A little while ago, Jerry Buhlmann said that Dentsu could be "approaching 100% programmatic by 2020". It created a minor storm for two reasons: Buhlmann, global chief executive of Dentsu Aegis Network, is a highly regarded industry leader, and programmatic is a value-laden term.
Programmatic has been weaponised in the increasingly hostile power struggle between agencies and clients over fees, costs and rebates. It is, without doubt, the most contentious area in the report published earlier this year by the Association of National Advertisers in the US about lack of clarity between marketers and agencies.
Although growing rapidly, most programmatic buying is still confined to digital channels, where there is an almost unlimited supply of low-cost inventory and editorial content that is often free or cheap to create. It’s a very effective way of distributing a mass of inventory that could never be managed manually.
The issue for the future is how this model can be applied to high-value media, where there is finite supply. Considering that an hour of Downton Abbey costs more than £1m to make and the 40-metre-long Motion@Waterloo digital screen reputedly cost £4m to install, one understands why "established" media owners still need to retain control over yields.
High-value content and consumer experiences create mass engagement, which requires significant investment to deliver, and the industry should value this as much as the opportunities offered by precision targeting.
Programmatic, as a noun, perhaps deliberately, obfuscates a simple concept. Programmatic automates bringing buyers and sellers together and creates an automated marketplace driven by a set of rules (I’ve used automated twice in this sentence because it matters).
I’m involved in developing Bitposter, an automated platform for out-of-home media, and we have avoided programmatic as a moniker as our objective is to democratise the billboard market. We want to make it more efficient, transparent, accessible and easier to transact. Automation, as a term, isn’t value-laden and simply describes an objective.
Automation is a massive opportunity for the industry. Consumers are influenced by complex cocktails of media, and automation allows us to deliver better solutions.

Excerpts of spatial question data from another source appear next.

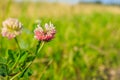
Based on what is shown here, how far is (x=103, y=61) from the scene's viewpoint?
2.87m

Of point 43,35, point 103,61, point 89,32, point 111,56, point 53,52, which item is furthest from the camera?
point 89,32

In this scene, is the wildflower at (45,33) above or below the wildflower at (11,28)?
below

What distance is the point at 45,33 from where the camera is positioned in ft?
2.76

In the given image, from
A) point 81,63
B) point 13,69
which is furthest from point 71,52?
point 13,69

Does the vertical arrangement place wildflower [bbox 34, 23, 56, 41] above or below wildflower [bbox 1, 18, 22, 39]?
below

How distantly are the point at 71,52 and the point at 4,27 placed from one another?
5.18 feet

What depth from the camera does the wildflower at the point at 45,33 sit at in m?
0.83

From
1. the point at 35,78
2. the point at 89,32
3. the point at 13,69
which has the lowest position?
the point at 89,32

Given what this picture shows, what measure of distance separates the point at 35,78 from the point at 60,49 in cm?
91

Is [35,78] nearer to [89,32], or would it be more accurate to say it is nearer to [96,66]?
[96,66]

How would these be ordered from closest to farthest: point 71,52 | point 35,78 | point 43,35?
point 43,35
point 35,78
point 71,52

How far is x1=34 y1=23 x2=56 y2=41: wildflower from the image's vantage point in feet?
2.71

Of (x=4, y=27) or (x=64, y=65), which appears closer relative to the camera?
(x=4, y=27)

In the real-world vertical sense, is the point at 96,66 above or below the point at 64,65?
below
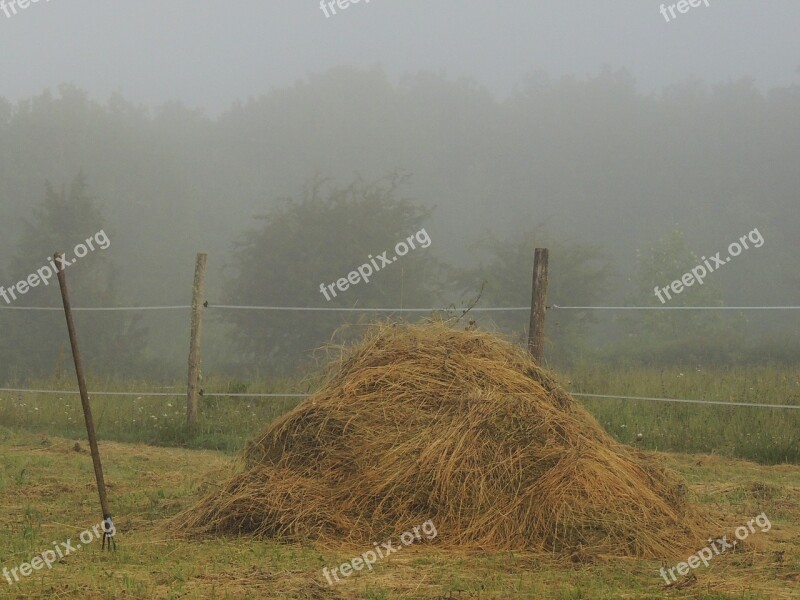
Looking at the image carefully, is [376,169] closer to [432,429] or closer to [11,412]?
[11,412]

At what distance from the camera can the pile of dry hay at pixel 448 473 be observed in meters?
5.40

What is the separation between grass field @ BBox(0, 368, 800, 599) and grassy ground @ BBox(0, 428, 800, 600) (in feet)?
0.04

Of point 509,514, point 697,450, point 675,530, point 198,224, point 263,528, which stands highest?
point 198,224

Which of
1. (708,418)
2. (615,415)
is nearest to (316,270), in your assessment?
(615,415)

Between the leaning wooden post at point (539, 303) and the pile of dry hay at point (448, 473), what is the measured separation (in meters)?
3.49

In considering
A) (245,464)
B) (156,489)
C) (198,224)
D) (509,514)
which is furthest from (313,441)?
(198,224)

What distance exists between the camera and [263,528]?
555 cm

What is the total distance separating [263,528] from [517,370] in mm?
1974

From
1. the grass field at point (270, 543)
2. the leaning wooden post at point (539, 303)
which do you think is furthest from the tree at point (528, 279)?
the leaning wooden post at point (539, 303)

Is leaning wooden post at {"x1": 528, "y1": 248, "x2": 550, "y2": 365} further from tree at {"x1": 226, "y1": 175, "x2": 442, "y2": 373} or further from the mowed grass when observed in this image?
tree at {"x1": 226, "y1": 175, "x2": 442, "y2": 373}

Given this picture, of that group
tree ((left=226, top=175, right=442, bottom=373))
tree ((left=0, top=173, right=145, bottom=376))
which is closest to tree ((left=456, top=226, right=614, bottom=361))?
tree ((left=226, top=175, right=442, bottom=373))

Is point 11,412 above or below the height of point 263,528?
above

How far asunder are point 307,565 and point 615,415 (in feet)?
20.3

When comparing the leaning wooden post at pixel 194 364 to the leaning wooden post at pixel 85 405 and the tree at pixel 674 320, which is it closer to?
the leaning wooden post at pixel 85 405
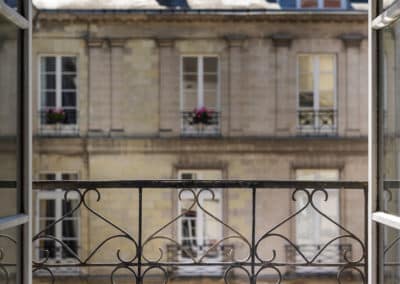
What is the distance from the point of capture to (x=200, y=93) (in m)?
12.8

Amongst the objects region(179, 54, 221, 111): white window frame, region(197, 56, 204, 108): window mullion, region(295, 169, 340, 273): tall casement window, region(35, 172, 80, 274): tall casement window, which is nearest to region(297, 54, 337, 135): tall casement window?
region(295, 169, 340, 273): tall casement window

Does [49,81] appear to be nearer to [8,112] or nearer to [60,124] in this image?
[60,124]

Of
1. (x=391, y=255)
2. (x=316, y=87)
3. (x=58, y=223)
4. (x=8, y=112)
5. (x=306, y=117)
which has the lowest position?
(x=58, y=223)

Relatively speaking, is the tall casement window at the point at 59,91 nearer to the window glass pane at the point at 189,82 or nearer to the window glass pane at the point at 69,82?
the window glass pane at the point at 69,82

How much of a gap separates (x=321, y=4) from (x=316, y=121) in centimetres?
237

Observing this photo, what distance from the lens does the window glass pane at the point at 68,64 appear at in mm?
12781

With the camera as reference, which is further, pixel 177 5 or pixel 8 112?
pixel 177 5

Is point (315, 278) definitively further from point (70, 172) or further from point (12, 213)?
point (12, 213)

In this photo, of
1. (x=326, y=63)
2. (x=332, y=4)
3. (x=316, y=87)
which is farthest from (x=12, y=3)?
(x=332, y=4)

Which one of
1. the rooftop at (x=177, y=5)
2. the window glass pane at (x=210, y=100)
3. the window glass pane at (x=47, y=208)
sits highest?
the rooftop at (x=177, y=5)

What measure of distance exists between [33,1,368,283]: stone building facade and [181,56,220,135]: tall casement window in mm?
26

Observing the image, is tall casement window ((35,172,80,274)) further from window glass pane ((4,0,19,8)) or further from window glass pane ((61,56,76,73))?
window glass pane ((4,0,19,8))

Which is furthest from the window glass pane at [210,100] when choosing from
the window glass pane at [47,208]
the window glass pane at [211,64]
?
the window glass pane at [47,208]

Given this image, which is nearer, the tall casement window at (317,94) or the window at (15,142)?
the window at (15,142)
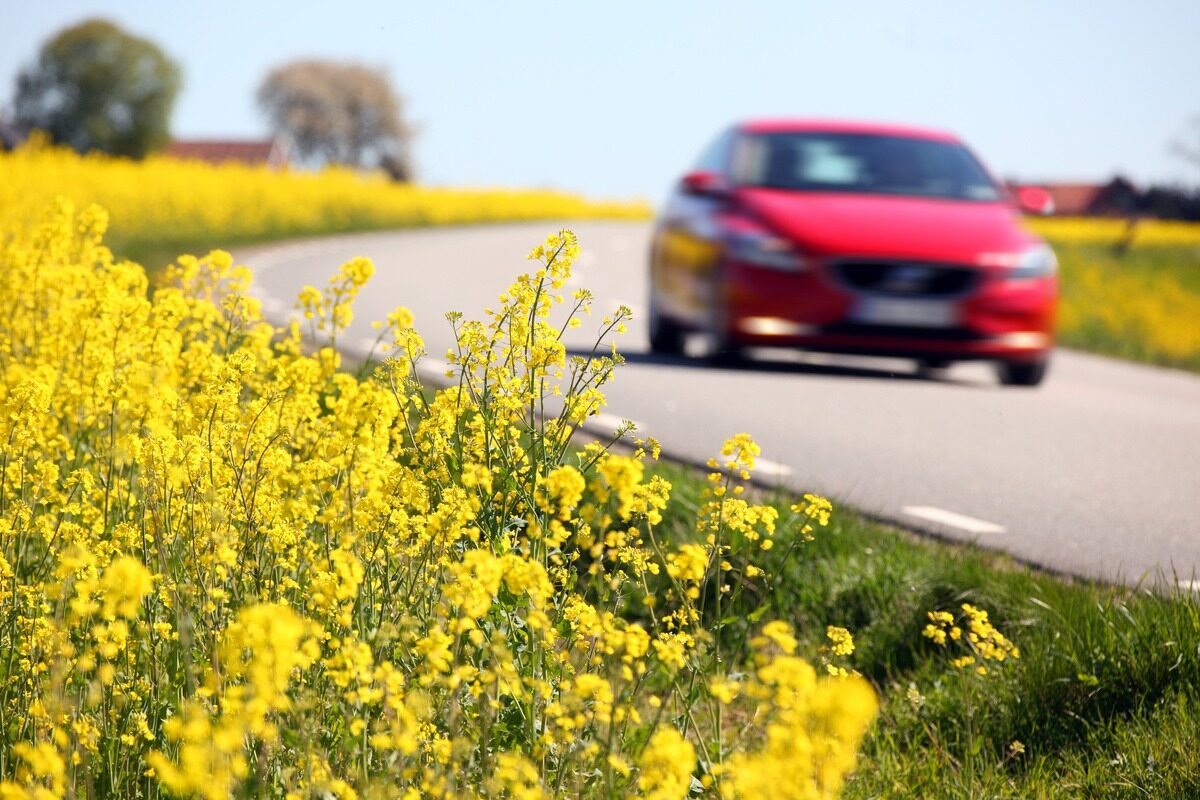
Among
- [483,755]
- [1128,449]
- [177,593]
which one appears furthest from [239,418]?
[1128,449]

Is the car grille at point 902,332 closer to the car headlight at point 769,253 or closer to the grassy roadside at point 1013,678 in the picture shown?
the car headlight at point 769,253

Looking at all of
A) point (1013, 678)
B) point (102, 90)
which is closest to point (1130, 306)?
point (1013, 678)

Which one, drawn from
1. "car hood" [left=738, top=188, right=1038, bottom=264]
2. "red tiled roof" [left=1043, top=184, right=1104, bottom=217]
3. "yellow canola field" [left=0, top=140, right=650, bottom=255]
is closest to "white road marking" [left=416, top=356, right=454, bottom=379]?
"car hood" [left=738, top=188, right=1038, bottom=264]

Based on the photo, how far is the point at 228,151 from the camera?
9944 cm

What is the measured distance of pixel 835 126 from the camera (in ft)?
36.2

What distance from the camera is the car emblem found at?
9609 millimetres

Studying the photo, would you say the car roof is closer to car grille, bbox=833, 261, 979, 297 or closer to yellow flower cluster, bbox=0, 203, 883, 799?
car grille, bbox=833, 261, 979, 297

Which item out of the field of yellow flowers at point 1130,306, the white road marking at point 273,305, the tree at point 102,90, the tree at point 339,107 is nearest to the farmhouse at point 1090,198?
the tree at point 339,107

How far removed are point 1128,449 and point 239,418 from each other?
5801mm

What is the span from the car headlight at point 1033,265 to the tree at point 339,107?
88.4 meters

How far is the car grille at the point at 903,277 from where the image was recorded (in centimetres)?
958

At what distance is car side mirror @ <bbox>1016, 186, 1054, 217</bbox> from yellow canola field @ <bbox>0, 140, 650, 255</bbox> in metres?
9.74

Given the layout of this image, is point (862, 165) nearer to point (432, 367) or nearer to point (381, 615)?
point (432, 367)

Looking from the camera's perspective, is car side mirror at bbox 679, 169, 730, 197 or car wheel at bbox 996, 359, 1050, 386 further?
car wheel at bbox 996, 359, 1050, 386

All media is automating trading in some form: out-of-home via Bitposter, Sky’s AdVance for TV, The Guardian for national, and 1XL and Trinity Mirror for regional press content are a few examples.
Automation will help advertisers access multiple channels more precisely and serve their consumers better.
I recently did a project for a FTSE 250 City broker with revenues of nearly £1bn. It has experienced all the same issues as the media industry, albeit ten years earlier. Forty per cent of its trades are voice, 60% are electronic.
Simply, low-value, high-volume trades are done automatically, leaving the brokers time to focus on complex deals that drive value, where some form of human expertise and intervention is vital. I suspect roughly the same will happen in media.
I don’t think the industry will be close to 100% programmatic in four years’ time, but
I do think it will be increasingly automated across every channel, freeing us to focus on where we can genuinely add value for clients and consumers.
Charlie Makin is an investor and board advisor of Bitposter. He is a co-founder of BLM.